SHORT PROBLEM
Rewrite the records with every "camera" changed to "lens" and everything else unchanged, leaving out the pictures.
--- start of STORED DATA ---
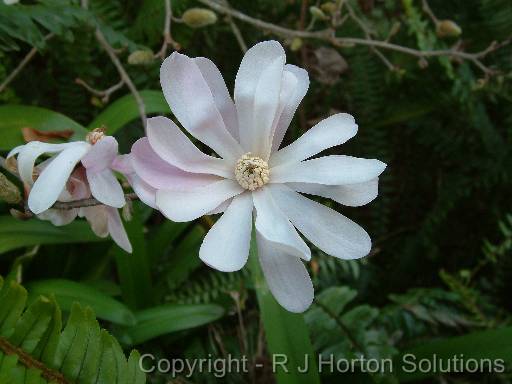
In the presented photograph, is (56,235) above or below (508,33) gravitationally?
below

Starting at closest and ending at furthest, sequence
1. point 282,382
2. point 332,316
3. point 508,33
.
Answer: point 282,382 < point 332,316 < point 508,33

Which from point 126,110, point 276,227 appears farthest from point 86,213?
point 126,110

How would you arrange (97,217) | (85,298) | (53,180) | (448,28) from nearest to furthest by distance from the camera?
(53,180) < (97,217) < (85,298) < (448,28)

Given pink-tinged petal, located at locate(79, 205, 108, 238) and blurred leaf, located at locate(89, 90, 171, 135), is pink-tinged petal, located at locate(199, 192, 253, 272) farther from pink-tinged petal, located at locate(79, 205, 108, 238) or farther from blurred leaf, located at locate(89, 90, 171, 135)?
blurred leaf, located at locate(89, 90, 171, 135)

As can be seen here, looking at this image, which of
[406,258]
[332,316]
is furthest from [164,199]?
[406,258]

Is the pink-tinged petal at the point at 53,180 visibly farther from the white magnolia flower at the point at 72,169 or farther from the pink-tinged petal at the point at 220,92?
the pink-tinged petal at the point at 220,92

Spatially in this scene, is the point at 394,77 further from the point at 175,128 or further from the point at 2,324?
the point at 2,324

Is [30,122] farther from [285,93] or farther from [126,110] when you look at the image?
[285,93]

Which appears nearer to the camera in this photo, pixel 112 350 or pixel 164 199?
pixel 164 199
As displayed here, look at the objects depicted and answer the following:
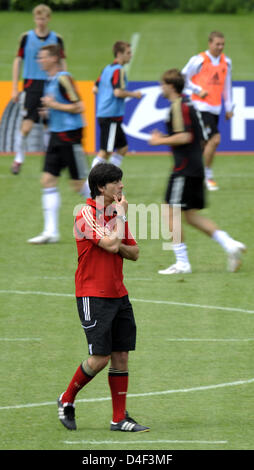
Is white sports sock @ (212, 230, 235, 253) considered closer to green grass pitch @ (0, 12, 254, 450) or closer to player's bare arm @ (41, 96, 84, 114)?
green grass pitch @ (0, 12, 254, 450)

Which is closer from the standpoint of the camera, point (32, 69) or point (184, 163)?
point (184, 163)

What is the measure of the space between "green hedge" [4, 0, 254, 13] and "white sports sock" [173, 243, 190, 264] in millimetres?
34968

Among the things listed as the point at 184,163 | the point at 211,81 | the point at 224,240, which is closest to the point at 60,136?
the point at 184,163

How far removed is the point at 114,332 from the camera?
22.3 feet

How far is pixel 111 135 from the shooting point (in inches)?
589

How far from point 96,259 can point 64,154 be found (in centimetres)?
569

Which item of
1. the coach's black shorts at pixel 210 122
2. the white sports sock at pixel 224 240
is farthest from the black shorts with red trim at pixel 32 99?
the white sports sock at pixel 224 240

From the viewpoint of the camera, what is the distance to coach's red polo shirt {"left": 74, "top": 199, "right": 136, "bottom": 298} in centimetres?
670

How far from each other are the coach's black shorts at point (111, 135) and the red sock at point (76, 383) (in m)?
8.30

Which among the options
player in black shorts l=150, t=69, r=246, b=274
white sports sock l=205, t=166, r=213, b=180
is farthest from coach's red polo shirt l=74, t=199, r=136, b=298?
white sports sock l=205, t=166, r=213, b=180

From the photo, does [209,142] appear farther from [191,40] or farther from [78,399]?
[191,40]

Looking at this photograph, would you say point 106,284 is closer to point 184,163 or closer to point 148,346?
point 148,346

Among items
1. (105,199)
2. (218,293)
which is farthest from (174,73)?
(105,199)

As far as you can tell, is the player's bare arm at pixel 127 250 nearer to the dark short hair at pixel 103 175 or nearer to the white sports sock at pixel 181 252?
the dark short hair at pixel 103 175
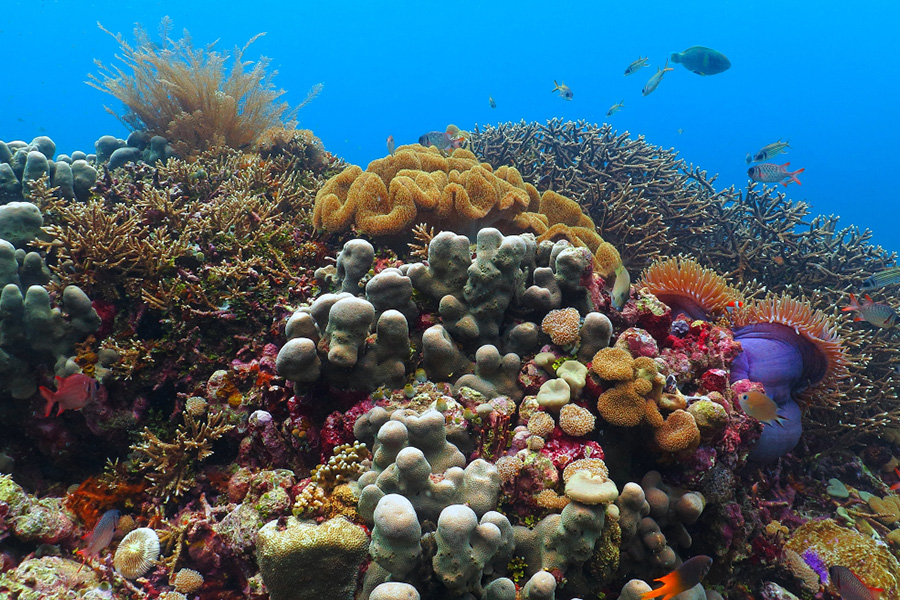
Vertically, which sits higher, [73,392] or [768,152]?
--- end of STORED DATA ---
OUTPUT OF THE TASK
In the presented photograph, is (56,235) above or below (508,33) gravitationally?
below

Starting at closest and ending at furthest, sequence
1. point 282,382
2. point 332,316
3. point 508,33
.
Answer: point 282,382 < point 332,316 < point 508,33

Which from point 126,110, point 276,227 appears farthest from point 86,213?
point 126,110

How would you arrange (97,217) | (85,298) | (53,180) | (448,28) from nearest to furthest by distance from the lens?
(53,180) < (97,217) < (85,298) < (448,28)

Given pink-tinged petal, located at locate(79, 205, 108, 238) and blurred leaf, located at locate(89, 90, 171, 135), is pink-tinged petal, located at locate(199, 192, 253, 272) farther from pink-tinged petal, located at locate(79, 205, 108, 238) or farther from blurred leaf, located at locate(89, 90, 171, 135)?
blurred leaf, located at locate(89, 90, 171, 135)

As can be seen here, looking at this image, which of
[406,258]
[332,316]
is furthest from [164,199]?
[406,258]

Is the pink-tinged petal at the point at 53,180 visibly farther from the white magnolia flower at the point at 72,169 or farther from the pink-tinged petal at the point at 220,92?
the pink-tinged petal at the point at 220,92

Spatially in this scene, is the point at 394,77 further from the point at 175,128 or further from the point at 2,324?
the point at 2,324

Is [30,122] farther from [285,93] or farther from [126,110] when you look at the image?
[285,93]

Which appears nearer to the lens in this photo, pixel 112 350 or pixel 164 199?
pixel 164 199
As displayed here, look at the objects depicted and answer the following:
Is white sports sock @ (212, 230, 235, 253) considered closer to green grass pitch @ (0, 12, 254, 450) or closer to player's bare arm @ (41, 96, 84, 114)?
green grass pitch @ (0, 12, 254, 450)

Which is closer from the standpoint of the lens, point (32, 69) or point (184, 163)?
point (184, 163)

What is the measure of the space between "green hedge" [4, 0, 254, 13] and "white sports sock" [173, 243, 190, 264] in millimetres?
34968

Among the things listed as the point at 184,163 | the point at 211,81 | the point at 224,240, which is closest to the point at 60,136?
the point at 184,163

How far removed is the point at 114,332 from the lens?
22.3 feet

How far is pixel 111 135 from the shooting point (in inches)?
589

How far from point 96,259 can point 64,154 be found (in centimetres)?
569

Which item of
1. the coach's black shorts at pixel 210 122
2. the white sports sock at pixel 224 240
is farthest from the black shorts with red trim at pixel 32 99?
the white sports sock at pixel 224 240

From the viewpoint of the lens, what is the distance to coach's red polo shirt {"left": 74, "top": 199, "right": 136, "bottom": 298} in centimetres?
670

How far from each other are the coach's black shorts at point (111, 135) and the red sock at point (76, 383) (in m)?
8.30

Which among the options
player in black shorts l=150, t=69, r=246, b=274
white sports sock l=205, t=166, r=213, b=180
is farthest from coach's red polo shirt l=74, t=199, r=136, b=298?
white sports sock l=205, t=166, r=213, b=180

From the photo, does [209,142] appear farther from [191,40] or farther from [78,399]?
[191,40]

Looking at this photograph, would you say point 106,284 is closer to point 184,163 or closer to point 148,346?
point 148,346

Among items
1. (105,199)
2. (218,293)
which is farthest from (174,73)?
(105,199)

As far as you can tell, is the player's bare arm at pixel 127 250 nearer to the dark short hair at pixel 103 175 or nearer to the white sports sock at pixel 181 252?
the dark short hair at pixel 103 175
Vertically, which sits higher, [73,392] or [768,152]?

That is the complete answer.